Défi Ecrire chaque jour – Jour 3 – Les consignes d’écriture
Ecrire chaque jour Défi Jour 3
Défi difficile : l’écriture quotidienne et ses enjeux
Écrire chaque jour représente un véritable défi, surtout quand on doit jongler avec un emploi du temps déjà bien rempli. En tant que psychologue, mes journées sont souvent chargées, et il peut être difficile de trouver le temps et l’espace mental nécessaires pour me recentrer sur l’écriture.
Cette expérience me confronte aux difficultés que chacun peut rencontrer pour intégrer des rituels à son quotidien, que ce soit pour faire du sport, méditer, ou tenir un journal d’écriture.
Je suis pleinement consciente des bienfaits de ces pratiques. Pourtant, comme beaucoup, je me retrouve souvent rattrapée par les contraintes de la vie quotidienne. Il est aisé de laisser de côté ces moments précieux d’introspection et de créativité face aux impératifs du jour.
Aujourd’hui, je souhaite partager avec vous une consigne d’écriture inspirée par Georges Perec.

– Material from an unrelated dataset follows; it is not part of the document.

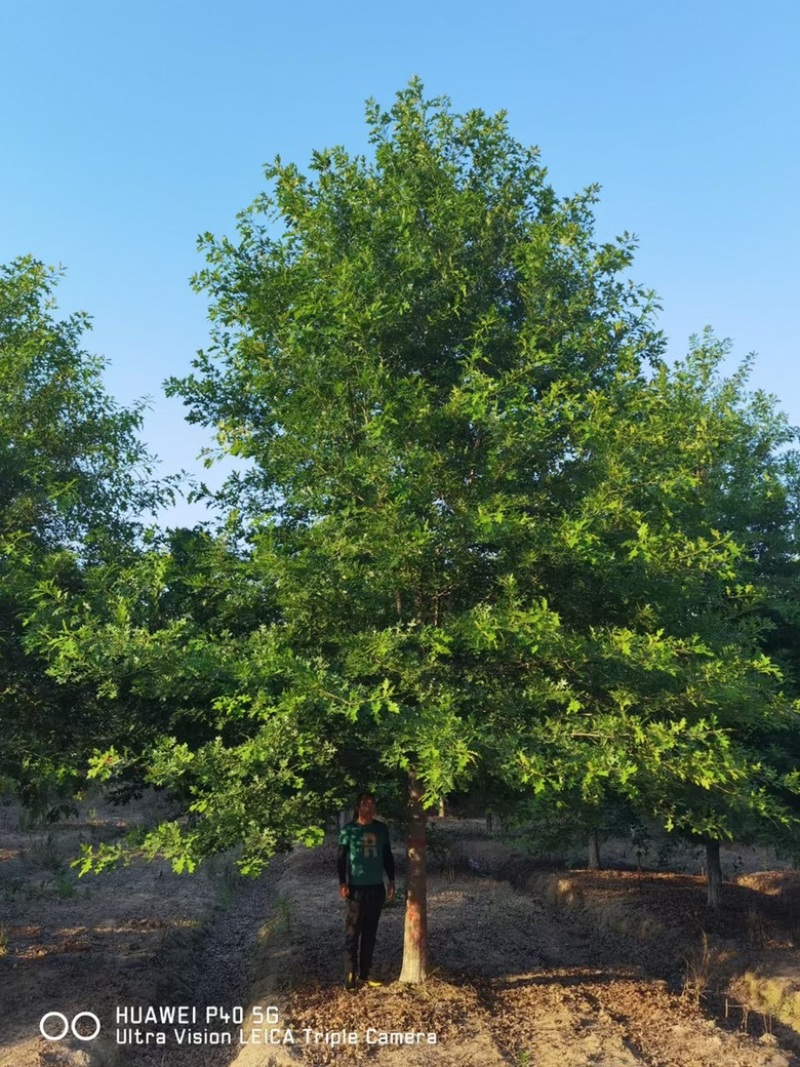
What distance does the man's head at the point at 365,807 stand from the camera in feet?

Son œuvre « Je me souviens » offre un cadre classique et élégant pour explorer les souvenirs.
Je me souviens comme c’était agréable, à l’internat, d’être malade et d’aller à l’infirmerie.

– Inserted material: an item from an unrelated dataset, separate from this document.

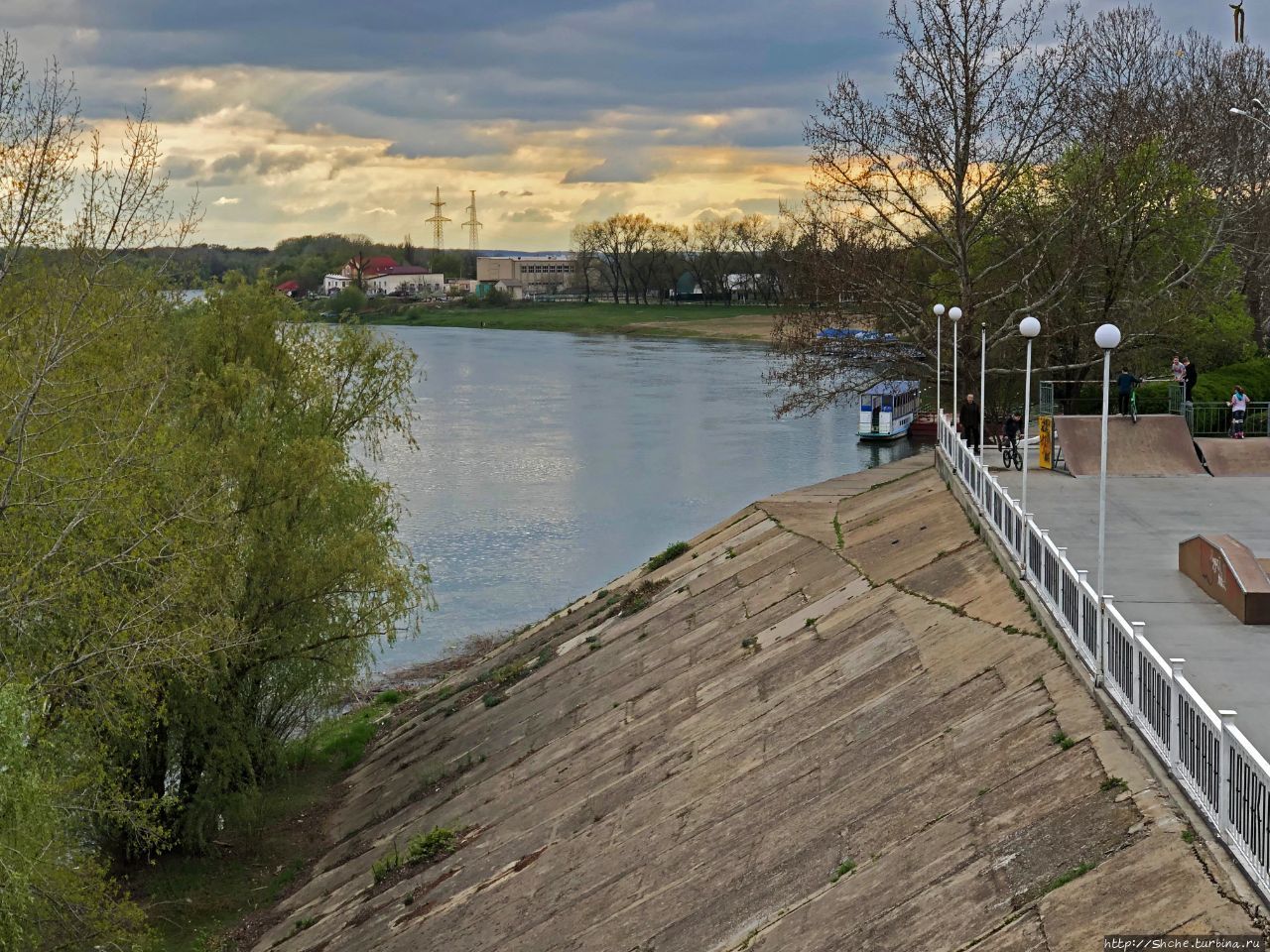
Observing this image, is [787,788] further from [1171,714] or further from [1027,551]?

Je me souviens des postes à galène.
Je me souviens quand on revenait des vacances, le ler septembre, et qu’il y avait encore un mois entier sans école.
Je me souviens qu’au pied de la passerelle qui, en haut de la rue du Ranelagh, traversait le chemin de fer de ceinture et permettait d’aller au bois de Boulogne, il y avait une petite construction qui servait d’échoppe à un cordonnier et qui, après la guerre, fut couverte de croix gammées parce que le cordonnier avait été, paraît-il, collaborateur.
Je me souviens qu’un coureur de 400 mètres fut surpris en train de voler dans les vestiaires d’un stade (et que, pour éviter la prison, il fut obligé de s’engager en Indochine).
Je me souviens du jour où le Japon capitula. Je me souviens des scoubidous.
Je me souviens que j’avais commencé une collection de boîtes d’allumettes et de paquets de cigarettes.
Je me souviens des « Dop, Dop, Dop, adoptez le shampoing Dop ». Je me souviens de l’époque où la mode était aux chemises noires.
Je me souviens des autobus à plate-forme : quand on voulait descendre au prochain arrêt, il fallait appuyer sur une sonnette, mais ni trop près de l’arrêt précédent, ni trop près de l’arrêt en question.
Je me souviens que Voltaire est l’anagramme d’ Arouet L(e) J(eune) en écrivant V au lieu de U et I au lieu de J.
Georges Perec, Je me souviens, collection P.O.L., © Hachette, 1978.
D’un autre côté, je vous propose également une approche moins conventionnelle, inspirée par l’exercice « Je ne me souviens pas ». Cette dualité entre souvenir et oubli ouvre une fenêtre fascinante sur notre inconscient et notre façon de construire notre récit personnel.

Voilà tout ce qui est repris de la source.